A medical worker cares for a newborn baby lying inside an incubator at Jingzhou Maternity and Child Health Hospital on the eve of Chinese New Year, the year of the ox, on February 11 from 2021 in Jingzhou, Hubei Province, China.
Huang Zhigang | Visual China Group | Getty Images
BEIJING – Chinese policy on the only child for decades has gained renewed attention in recent weeks, after authorities gave mixed signals about whether they were closer to abolishing the limits on the number of children they may have.
Authorities have backtracked on the one-child political controversy in recent years to allow people to have two children. But economists say other changes are needed to boost growth as births fall and China’s population ages rapidly.
“There are two ways to approach it. One way is to relax birth control, something (that) will help on the sidelines, but even if they completely relax control (it’s) probably hard to reverse the trend,” he said. dir Zhiwei Zhang, chief economist at Pinpoint Asset Management.
“The other way to deal with it, from an economic policy perspective, is to make the industry more dependent on other sectors,” he said.
The Chinese economy has relied heavily on industries such as manufacturing that require large amounts of cheap labor. But rising wages make Chinese factories less attractive, while workers will need superior skills to help the country become more innovative.
The biggest problem for China is that an aging population is fueling an existing issue: slower growth in labor productivity, said Alicia Garcia-Herrero, chief economist at Natixis in Asia-Pacific. It is looking to see if China will grow more in capital-intensive sectors, which is more based on investment in automation.
Births will fall by 15% in 2020
China introduced its one-child policy in the late 1970s in an effort to curb population growth. According to official figures, the country had doubled in size, from more than 500 million people in the 1940s to more than a billion in the 1980s.
Over the next 40 years, the population grew by only 40%, to 1.4 billion, more than four times that of the US today.
I don’t think the relaxation of birth policy can have a big economic impact because the slow population growth has not been due to policy restriction, not in the last 20 years.
Dan Wang |
chief economist, Hang Seng China.
Similar to other major economies, the high costs of housing and education in China have deterred people from having children in recent years.
Despite a change in 2016 that allowed families to have two children, births fell for the fourth year in a row in 2020 and fell 15% to 10 million, according to the analysis of a public safety report.
“Overall, I don’t think the relaxation of the birth policy can have a big economic impact because the slow population growth has not been due to the restriction of the policy, not in the last 20 years,” Dan said. Wang, Shanghai. -Economist in chief at Hang Seng China.

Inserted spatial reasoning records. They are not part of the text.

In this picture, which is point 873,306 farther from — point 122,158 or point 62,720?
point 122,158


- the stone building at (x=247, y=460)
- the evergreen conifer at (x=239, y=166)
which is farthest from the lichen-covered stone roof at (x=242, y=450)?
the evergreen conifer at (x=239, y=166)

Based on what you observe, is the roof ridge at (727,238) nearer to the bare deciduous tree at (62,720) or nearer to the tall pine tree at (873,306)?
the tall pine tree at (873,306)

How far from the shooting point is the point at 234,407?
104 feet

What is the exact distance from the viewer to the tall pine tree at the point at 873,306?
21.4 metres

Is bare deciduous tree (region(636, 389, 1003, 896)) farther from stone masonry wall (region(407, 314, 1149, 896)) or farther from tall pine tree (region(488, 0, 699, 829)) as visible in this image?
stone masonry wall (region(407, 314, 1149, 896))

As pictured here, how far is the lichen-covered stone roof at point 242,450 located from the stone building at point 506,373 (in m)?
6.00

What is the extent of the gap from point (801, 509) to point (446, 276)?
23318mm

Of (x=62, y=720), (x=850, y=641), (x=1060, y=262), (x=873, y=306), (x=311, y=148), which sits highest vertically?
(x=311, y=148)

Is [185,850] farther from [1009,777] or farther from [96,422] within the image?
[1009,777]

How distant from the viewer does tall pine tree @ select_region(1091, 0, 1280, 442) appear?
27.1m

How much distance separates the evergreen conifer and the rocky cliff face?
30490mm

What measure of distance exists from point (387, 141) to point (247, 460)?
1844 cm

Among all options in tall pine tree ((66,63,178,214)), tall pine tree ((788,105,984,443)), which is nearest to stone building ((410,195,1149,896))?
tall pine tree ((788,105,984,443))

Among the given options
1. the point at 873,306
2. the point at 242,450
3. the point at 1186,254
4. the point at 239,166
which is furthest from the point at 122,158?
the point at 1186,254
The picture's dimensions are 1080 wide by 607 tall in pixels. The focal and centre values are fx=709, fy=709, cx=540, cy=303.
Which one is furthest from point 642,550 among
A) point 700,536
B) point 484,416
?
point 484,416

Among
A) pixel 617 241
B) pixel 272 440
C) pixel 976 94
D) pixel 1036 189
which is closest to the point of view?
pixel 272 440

He said that, based on the experience of other countries, the most effective policy for a country the size of China would be to accommodate more migrants, but that would be an unlikely change in the short term.
Other options that policymakers are already pursuing are raising the retirement age, raising the skills of the existing workforce with more education, and using more machines and artificial intelligence to replace human workers, Wang said.
Policy change is only a matter of time
The one-child policy gained attention last month when the National Health Commission released a statement authorizing the investigation into the economic benefits of removing birth restrictions in the Northeast region. The three-province area, known as Dongbei, has struggled economically and has the lowest birth rates in the country.
Two days later, the commission issued another statement saying the news was not a test for the total repeal of family planning policy, despite the numerous online speculations in question.
But removing the limits is likely only a matter of time, according to economists interviewed by CNBC.
Yi Fuxian, a one-child policy critic and author of the book “Great Country with an Empty Nest,” said he expects a decision by the end of the year, after China publishes census results once every ten years . April.
Challenges of the aging of the Chinese population
The Chinese government has also said that implementing a strategy to respond to the aging population will be a priority for its next five-year plan, which will be officially approved at a parliamentary session starting this week.
Meanwhile, generations born before the implementation of the one-child policy in the 1980s are becoming an important segment. In the next ten years, 123.9 million more people will fall into the age category of 55 or older, the largest demographic increase among all age ranges, according to Morgan Stanley.
This demographic change will create its own economic demands, said Liu Xiangdong, deputy director of the economic research department of the China-based Center for International Economic Exchange in Beijing.
Liu said more workers will be needed to care for the elderly, while retiree communities and other infrastructure adapted to a larger population will have greater demand.